I've been trailer shopping for a while now and wishing there was a "Kelly Blue Book" out there on used trailers. The condition and prices out there are all over the place!

The only thing I can recommend is to keep checking websites like Horsetrailerworld.com (you can filter by zip code). Also search in your local Craigslist and you can add a search notification for the word 'horse trailer' so that you automatically get emails when another one is listed. You can also check the new trailer dealers for trade ins. 

I've ended up making lists of prices, model years and condition while searching. No one really knows for sure what any particular trailer so you see outrageously overpriced junk along with the deals!


----------



## gunslinger (Sep 17, 2011)

Around here, in SE TN, when you get much below the $2000 range you'll see mostly rusty junk.

In general:

At or around the $2000 mark you can usually find a decent fixer up'er....Might need new tires, bearing repacked, lights fixed, maybe a board or two replaced, and light rust in a few places.

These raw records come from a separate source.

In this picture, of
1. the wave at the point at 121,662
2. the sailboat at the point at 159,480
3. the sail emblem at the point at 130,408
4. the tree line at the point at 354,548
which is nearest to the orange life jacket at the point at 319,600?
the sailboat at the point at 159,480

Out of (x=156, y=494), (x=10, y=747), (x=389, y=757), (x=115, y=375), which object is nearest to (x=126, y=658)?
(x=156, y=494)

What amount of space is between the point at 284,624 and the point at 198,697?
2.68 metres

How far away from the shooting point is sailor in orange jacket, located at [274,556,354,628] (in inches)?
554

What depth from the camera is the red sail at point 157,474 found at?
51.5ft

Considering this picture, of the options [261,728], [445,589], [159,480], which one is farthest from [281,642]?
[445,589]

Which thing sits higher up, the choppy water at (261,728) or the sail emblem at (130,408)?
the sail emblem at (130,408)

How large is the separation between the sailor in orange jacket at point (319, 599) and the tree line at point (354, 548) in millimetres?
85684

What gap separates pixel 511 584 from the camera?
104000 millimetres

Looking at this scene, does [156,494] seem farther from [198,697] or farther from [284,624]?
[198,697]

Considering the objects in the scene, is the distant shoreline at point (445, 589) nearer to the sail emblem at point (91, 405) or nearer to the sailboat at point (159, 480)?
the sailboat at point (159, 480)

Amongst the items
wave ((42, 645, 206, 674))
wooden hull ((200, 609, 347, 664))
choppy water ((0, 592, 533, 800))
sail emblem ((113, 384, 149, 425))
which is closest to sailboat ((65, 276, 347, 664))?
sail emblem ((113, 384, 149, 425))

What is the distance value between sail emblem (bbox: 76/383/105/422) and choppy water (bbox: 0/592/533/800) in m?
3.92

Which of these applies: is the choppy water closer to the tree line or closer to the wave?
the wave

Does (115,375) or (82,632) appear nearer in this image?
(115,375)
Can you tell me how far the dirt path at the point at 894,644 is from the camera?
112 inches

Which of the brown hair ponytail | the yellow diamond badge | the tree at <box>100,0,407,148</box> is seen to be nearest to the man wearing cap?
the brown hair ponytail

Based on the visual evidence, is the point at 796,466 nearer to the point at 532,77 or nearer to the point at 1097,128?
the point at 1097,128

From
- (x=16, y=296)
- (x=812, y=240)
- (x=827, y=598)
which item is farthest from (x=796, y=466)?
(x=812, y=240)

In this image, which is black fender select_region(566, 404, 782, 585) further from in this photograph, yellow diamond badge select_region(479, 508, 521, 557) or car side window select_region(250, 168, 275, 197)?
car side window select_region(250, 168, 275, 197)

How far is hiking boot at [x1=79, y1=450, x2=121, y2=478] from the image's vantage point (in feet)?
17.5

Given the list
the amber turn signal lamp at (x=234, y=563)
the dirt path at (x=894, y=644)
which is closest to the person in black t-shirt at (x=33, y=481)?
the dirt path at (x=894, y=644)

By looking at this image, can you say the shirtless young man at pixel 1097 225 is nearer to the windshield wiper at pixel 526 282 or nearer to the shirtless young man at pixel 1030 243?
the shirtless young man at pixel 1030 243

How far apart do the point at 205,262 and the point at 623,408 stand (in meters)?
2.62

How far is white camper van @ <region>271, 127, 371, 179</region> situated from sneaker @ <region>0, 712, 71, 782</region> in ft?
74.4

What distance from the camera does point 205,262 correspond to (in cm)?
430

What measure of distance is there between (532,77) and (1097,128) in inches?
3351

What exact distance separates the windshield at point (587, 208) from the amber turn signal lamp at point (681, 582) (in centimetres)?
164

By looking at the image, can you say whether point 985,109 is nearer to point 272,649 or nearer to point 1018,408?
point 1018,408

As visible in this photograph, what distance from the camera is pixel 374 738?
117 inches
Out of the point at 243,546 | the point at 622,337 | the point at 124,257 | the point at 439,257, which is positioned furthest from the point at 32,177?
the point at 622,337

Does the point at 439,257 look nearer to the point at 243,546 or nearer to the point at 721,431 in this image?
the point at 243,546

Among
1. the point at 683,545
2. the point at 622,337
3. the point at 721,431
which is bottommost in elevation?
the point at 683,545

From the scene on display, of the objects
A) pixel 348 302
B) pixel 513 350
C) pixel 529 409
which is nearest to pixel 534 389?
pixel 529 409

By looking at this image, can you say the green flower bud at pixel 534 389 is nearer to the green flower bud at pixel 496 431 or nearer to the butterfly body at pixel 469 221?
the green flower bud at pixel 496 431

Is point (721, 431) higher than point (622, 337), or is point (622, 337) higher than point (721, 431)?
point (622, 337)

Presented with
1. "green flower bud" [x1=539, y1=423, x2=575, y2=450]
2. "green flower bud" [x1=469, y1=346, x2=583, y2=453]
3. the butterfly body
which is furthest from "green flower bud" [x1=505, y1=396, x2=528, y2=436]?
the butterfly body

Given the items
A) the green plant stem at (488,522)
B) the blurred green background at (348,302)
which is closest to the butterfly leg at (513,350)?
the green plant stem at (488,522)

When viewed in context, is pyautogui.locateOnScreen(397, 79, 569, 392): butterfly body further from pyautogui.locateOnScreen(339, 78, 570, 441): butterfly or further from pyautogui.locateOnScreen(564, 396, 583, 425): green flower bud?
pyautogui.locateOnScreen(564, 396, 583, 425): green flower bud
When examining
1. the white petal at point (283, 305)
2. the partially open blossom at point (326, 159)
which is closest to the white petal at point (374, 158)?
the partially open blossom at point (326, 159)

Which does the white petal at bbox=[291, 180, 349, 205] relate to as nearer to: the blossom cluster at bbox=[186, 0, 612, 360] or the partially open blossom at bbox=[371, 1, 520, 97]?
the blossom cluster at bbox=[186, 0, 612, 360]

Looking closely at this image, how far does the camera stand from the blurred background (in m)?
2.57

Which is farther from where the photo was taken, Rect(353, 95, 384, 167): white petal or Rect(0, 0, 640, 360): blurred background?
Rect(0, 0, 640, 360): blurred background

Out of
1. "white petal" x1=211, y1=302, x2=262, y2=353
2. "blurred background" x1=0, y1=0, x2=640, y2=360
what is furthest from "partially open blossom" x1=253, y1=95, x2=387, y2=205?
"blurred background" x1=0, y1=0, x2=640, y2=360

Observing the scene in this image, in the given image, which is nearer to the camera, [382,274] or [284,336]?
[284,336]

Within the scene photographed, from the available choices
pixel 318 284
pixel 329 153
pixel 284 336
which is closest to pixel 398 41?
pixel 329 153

At or around the $3500 range, you'll find a decent used steel two horse bumper pull.

In the $5000 to $8000 range you strart to see nice used Aluminum trailers....

Of course, the sky's the limit after that.....


----------



## tim62988 (Aug 30, 2012)

when I was searching I found some in Virginia and New jersey that looked pretty good. I was searching through pretty much the new england and mid-atlantic states.

also check out pennswoods.net (central Pa generally) not usually a LOT of good trailers there but occasionally see one here and there


----------



## Mingiz (Jan 29, 2009)

www.tacktrader.com

www.horseclicks.com

They both have places to look for trailers via states.


----------